TASK - Find the line containing "З 20 серпня", then print it and each following line through the end of the records, exactly and with nothing added; leave out any pictures.

DATASET ENTRIES -
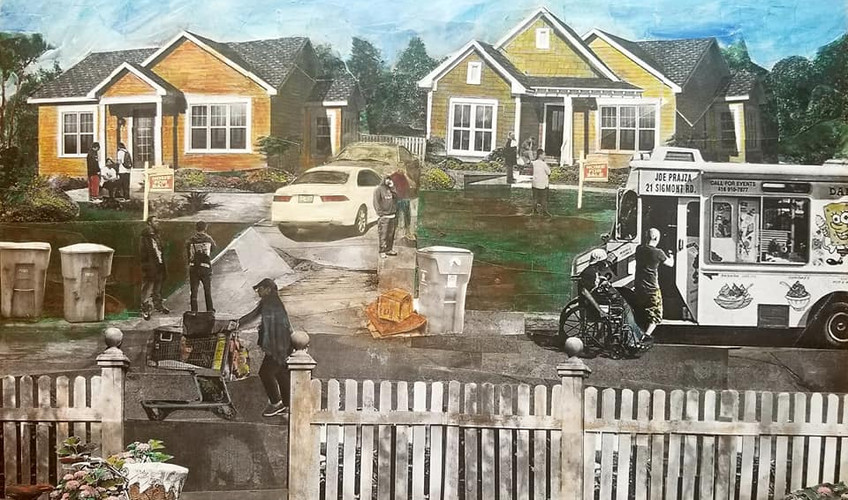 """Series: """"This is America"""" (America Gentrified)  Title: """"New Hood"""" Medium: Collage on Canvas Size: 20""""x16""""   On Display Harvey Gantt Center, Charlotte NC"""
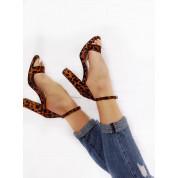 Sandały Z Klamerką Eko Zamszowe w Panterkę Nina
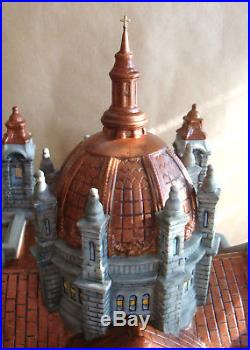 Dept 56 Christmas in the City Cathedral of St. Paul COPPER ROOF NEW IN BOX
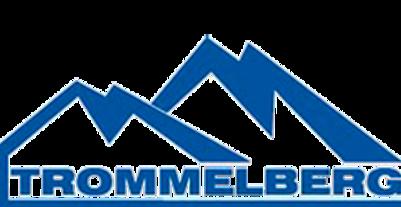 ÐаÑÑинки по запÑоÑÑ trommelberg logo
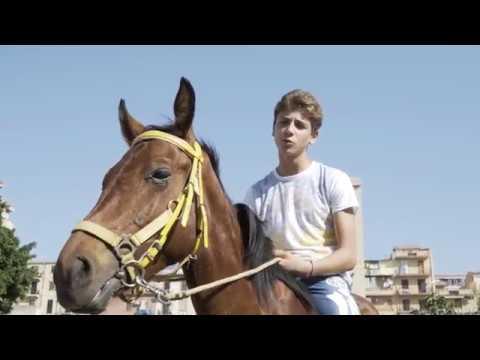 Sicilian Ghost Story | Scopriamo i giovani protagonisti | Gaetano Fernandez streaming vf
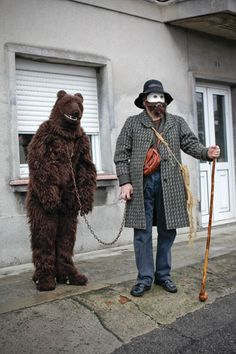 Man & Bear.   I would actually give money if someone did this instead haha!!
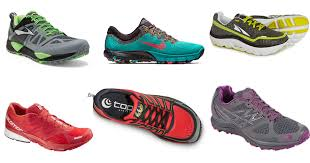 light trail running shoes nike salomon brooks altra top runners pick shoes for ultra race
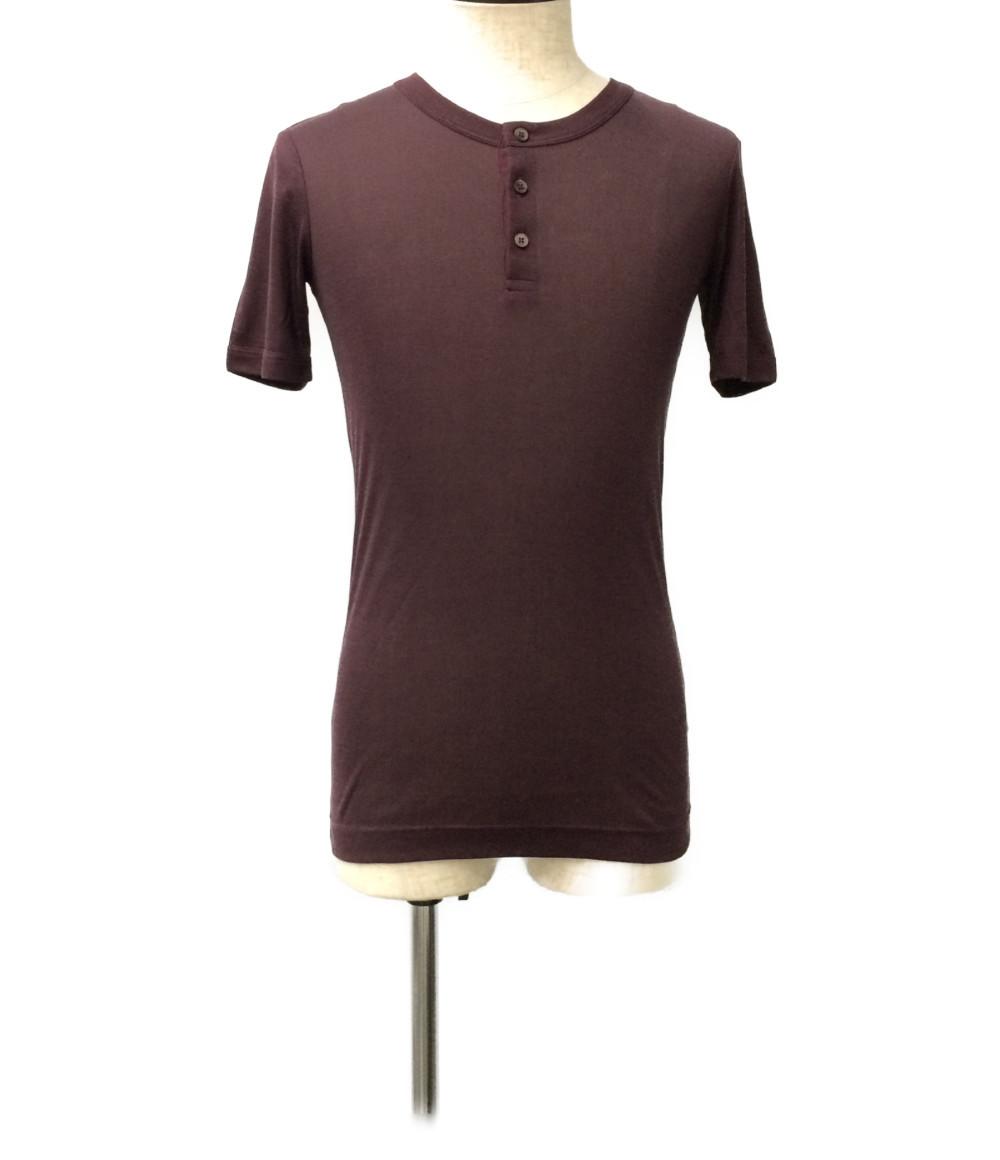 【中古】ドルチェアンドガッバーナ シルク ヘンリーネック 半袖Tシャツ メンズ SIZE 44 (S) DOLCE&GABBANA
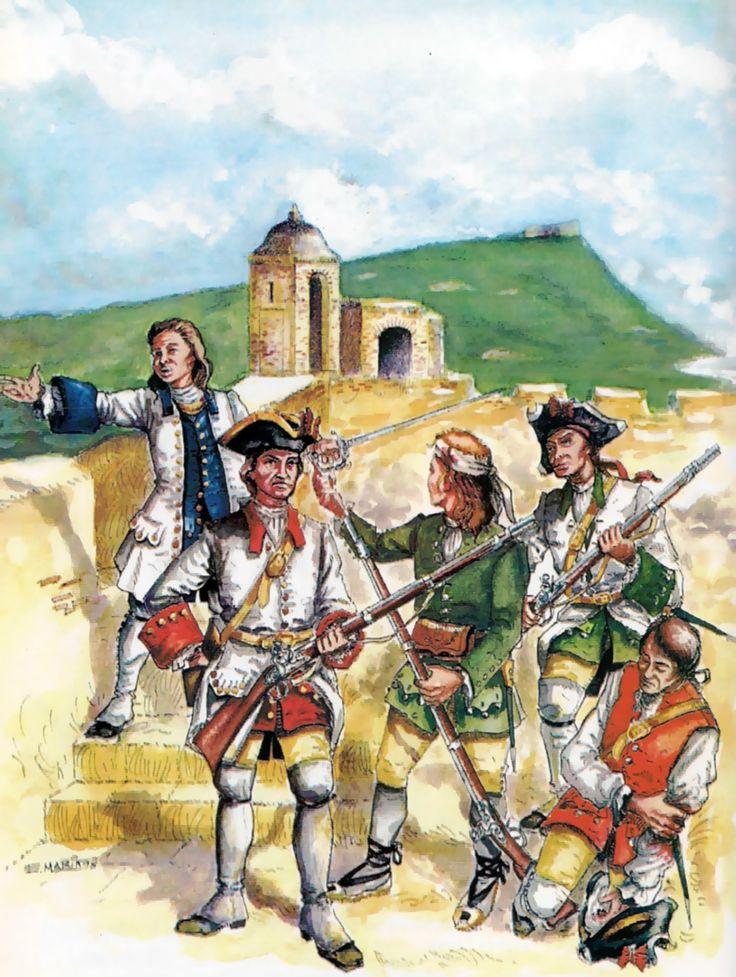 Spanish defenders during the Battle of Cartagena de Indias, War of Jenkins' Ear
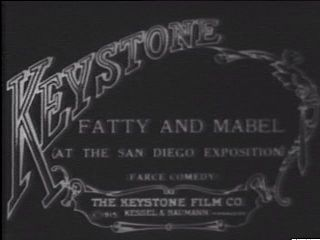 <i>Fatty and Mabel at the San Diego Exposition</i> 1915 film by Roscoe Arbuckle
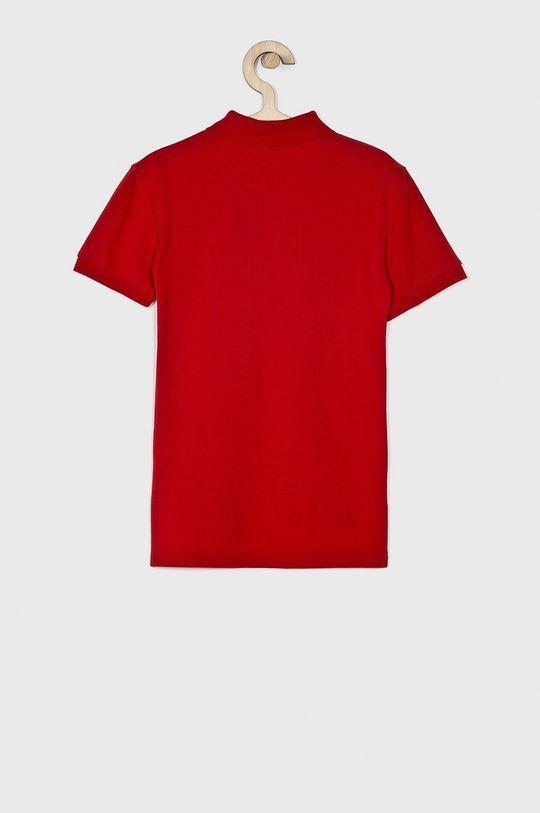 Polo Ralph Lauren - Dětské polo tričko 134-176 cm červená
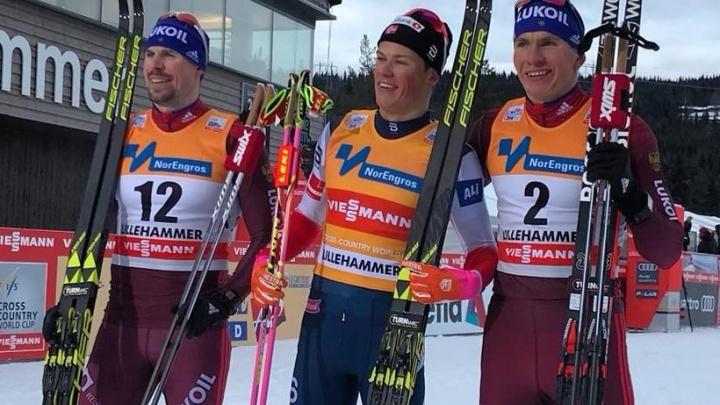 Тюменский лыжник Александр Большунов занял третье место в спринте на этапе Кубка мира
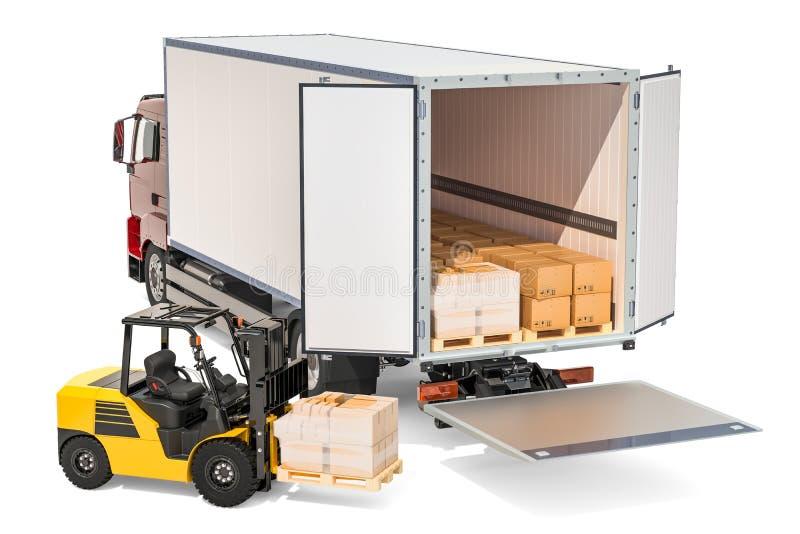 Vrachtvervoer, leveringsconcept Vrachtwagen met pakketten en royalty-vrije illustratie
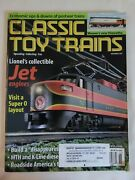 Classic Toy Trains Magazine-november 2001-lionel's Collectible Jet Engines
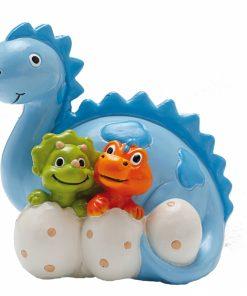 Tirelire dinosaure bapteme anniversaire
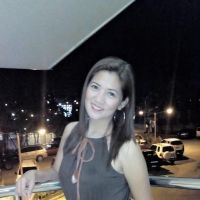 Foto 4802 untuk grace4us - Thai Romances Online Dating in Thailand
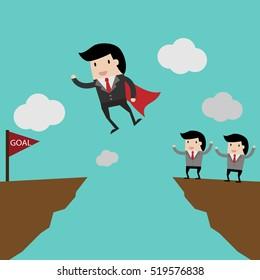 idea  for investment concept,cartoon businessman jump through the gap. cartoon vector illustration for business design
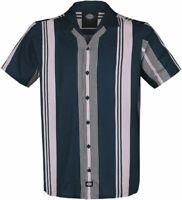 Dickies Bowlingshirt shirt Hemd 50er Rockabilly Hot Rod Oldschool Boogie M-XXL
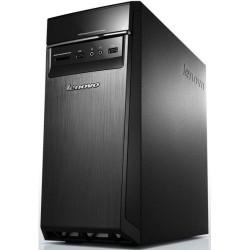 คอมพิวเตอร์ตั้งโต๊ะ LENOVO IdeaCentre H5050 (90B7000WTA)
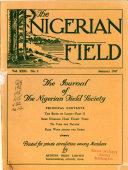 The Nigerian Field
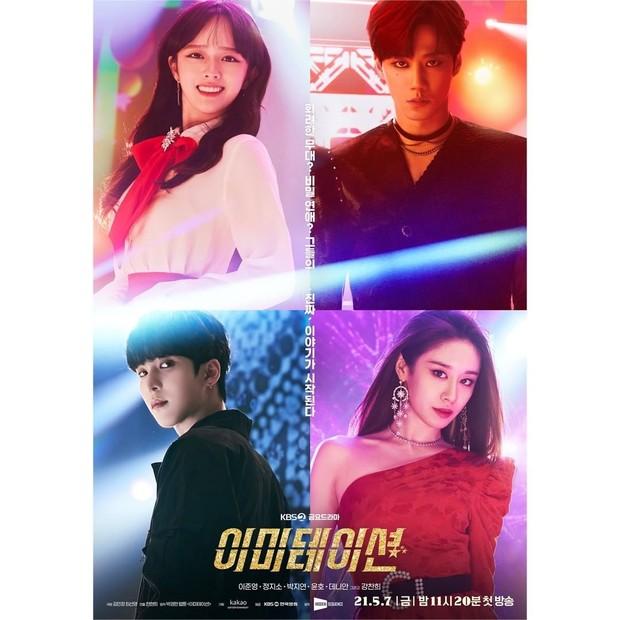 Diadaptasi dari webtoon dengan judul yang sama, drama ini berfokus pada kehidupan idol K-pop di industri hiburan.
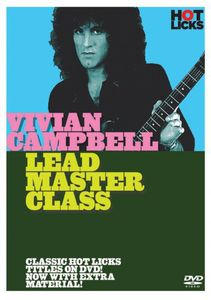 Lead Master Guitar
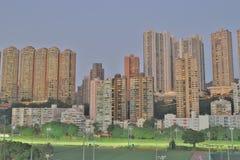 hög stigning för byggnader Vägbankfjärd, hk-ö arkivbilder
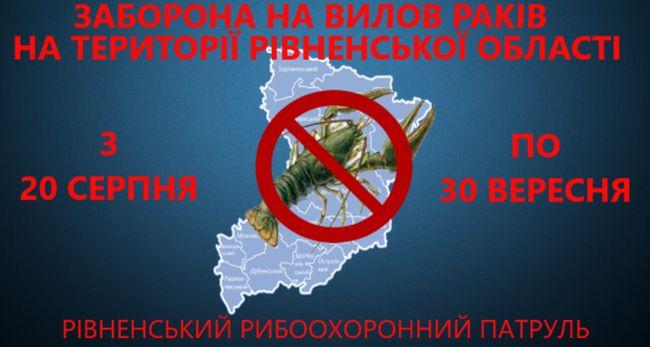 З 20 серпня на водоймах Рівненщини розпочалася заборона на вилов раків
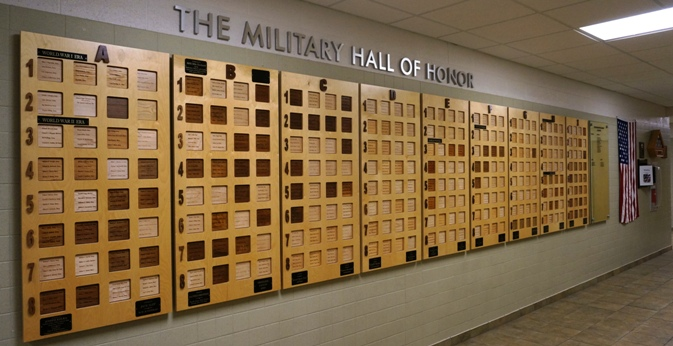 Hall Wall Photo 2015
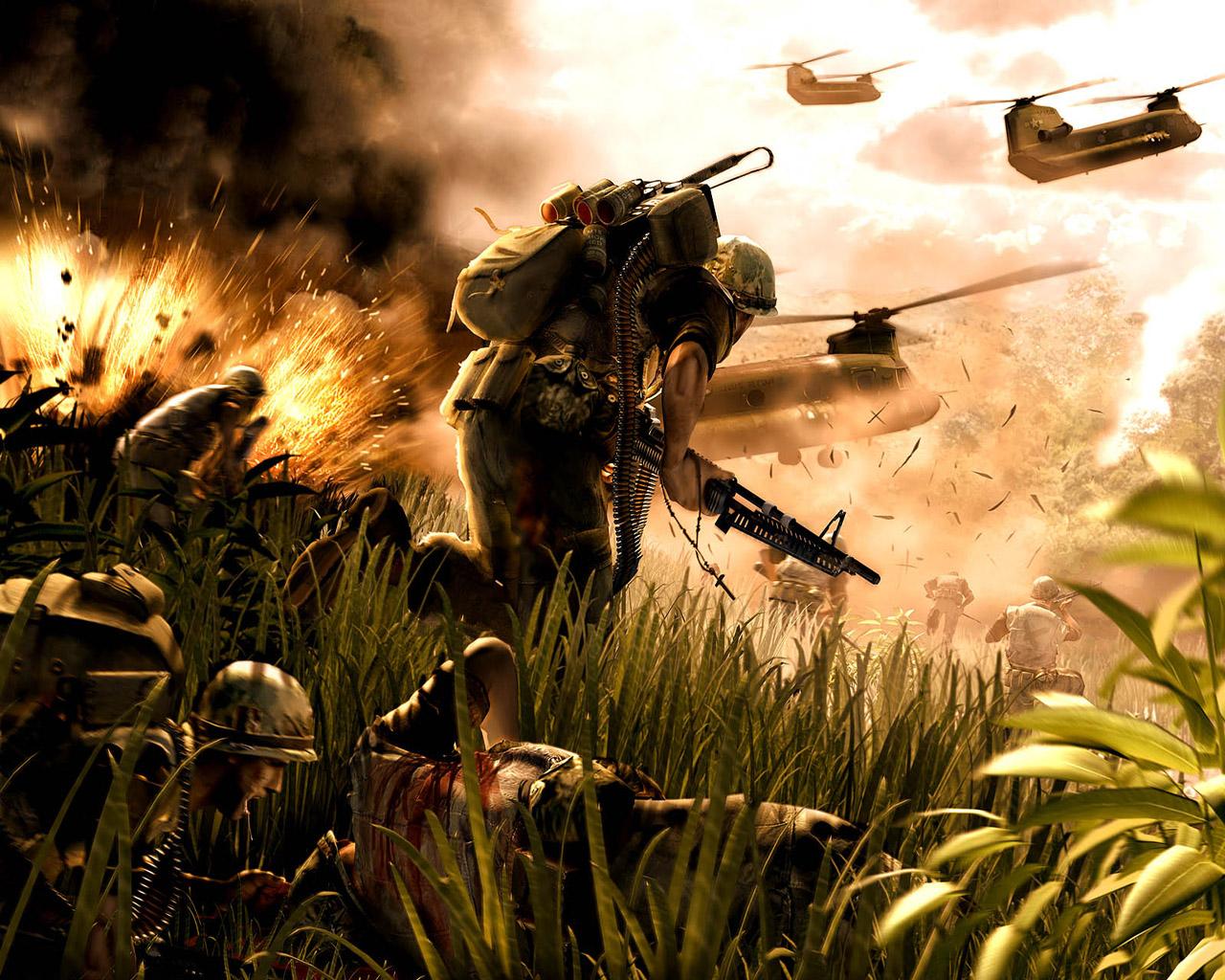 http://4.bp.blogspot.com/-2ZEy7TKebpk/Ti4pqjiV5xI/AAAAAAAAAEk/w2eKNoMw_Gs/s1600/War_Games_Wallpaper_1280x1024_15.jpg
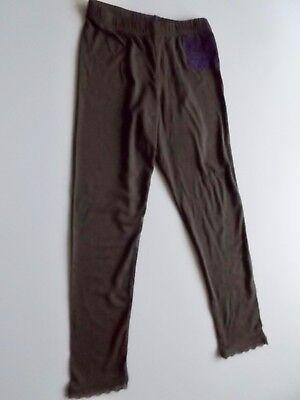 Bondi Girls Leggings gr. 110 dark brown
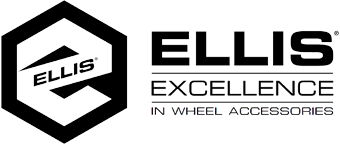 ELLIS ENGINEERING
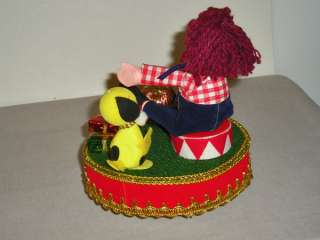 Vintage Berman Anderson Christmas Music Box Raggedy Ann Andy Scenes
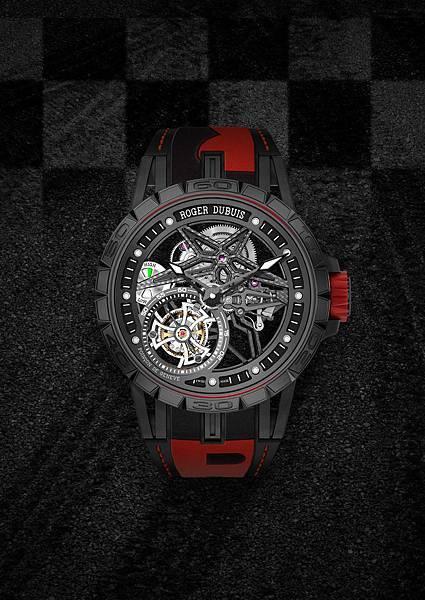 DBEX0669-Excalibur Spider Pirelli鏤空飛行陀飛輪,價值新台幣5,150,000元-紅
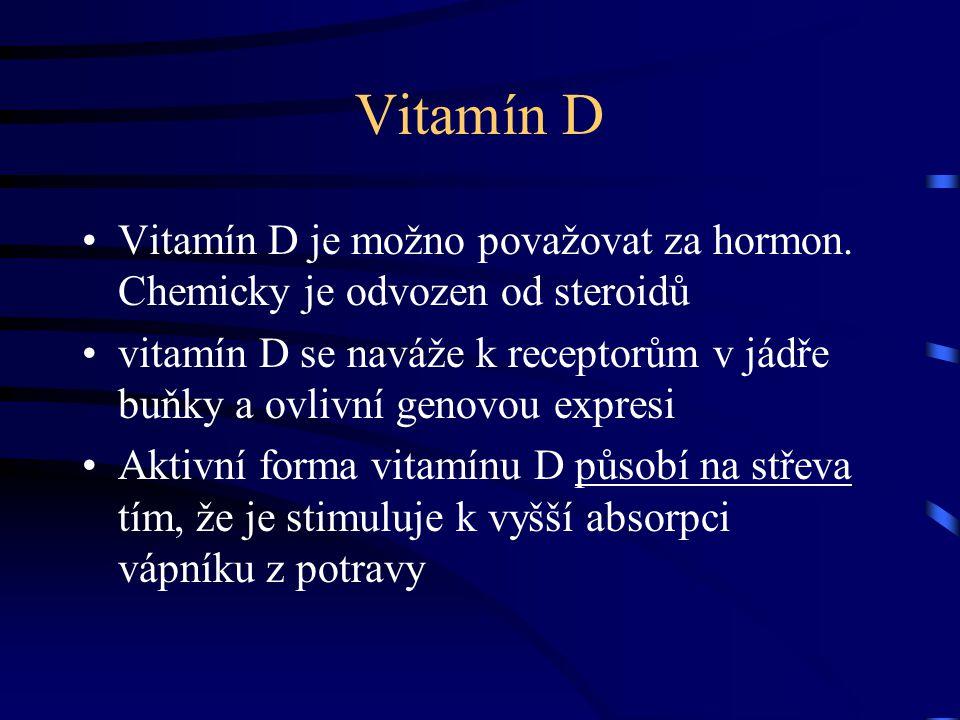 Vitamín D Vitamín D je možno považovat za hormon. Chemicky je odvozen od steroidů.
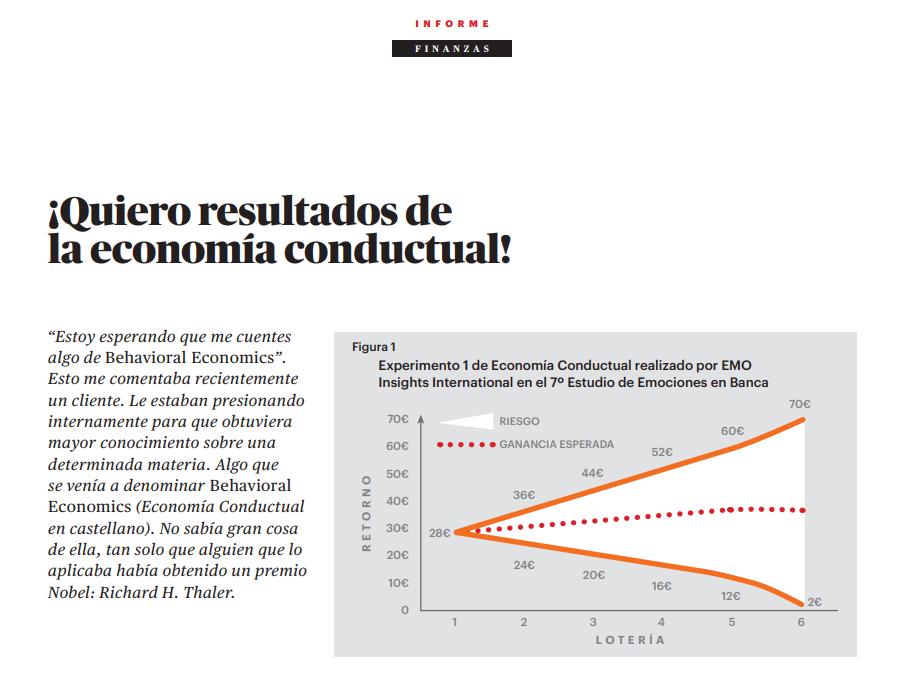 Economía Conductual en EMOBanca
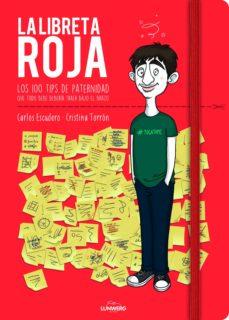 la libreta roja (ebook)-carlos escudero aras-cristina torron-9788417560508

EXPECTED ANSWER -
 З 20 серпня на водоймах Рівненщини розпочалася заборона на вилов раків
 Hall Wall Photo 2015
 http://4.bp.blogspot.com/-2ZEy7TKebpk/Ti4pqjiV5xI/AAAAAAAAAEk/w2eKNoMw_Gs/s1600/War_Games_Wallpaper_1280x1024_15.jpg
 Bondi Girls Leggings gr. 110 dark brown
 ELLIS ENGINEERING
 Vintage Berman Anderson Christmas Music Box Raggedy Ann Andy Scenes
 DBEX0669-Excalibur Spider Pirelli鏤空飛行陀飛輪,價值新台幣5,150,000元-紅
 Vitamín D Vitamín D je možno považovat za hormon. Chemicky je odvozen od steroidů.
 Economía Conductual en EMOBanca
 la libreta roja (ebook)-carlos escudero aras-cristina torron-9788417560508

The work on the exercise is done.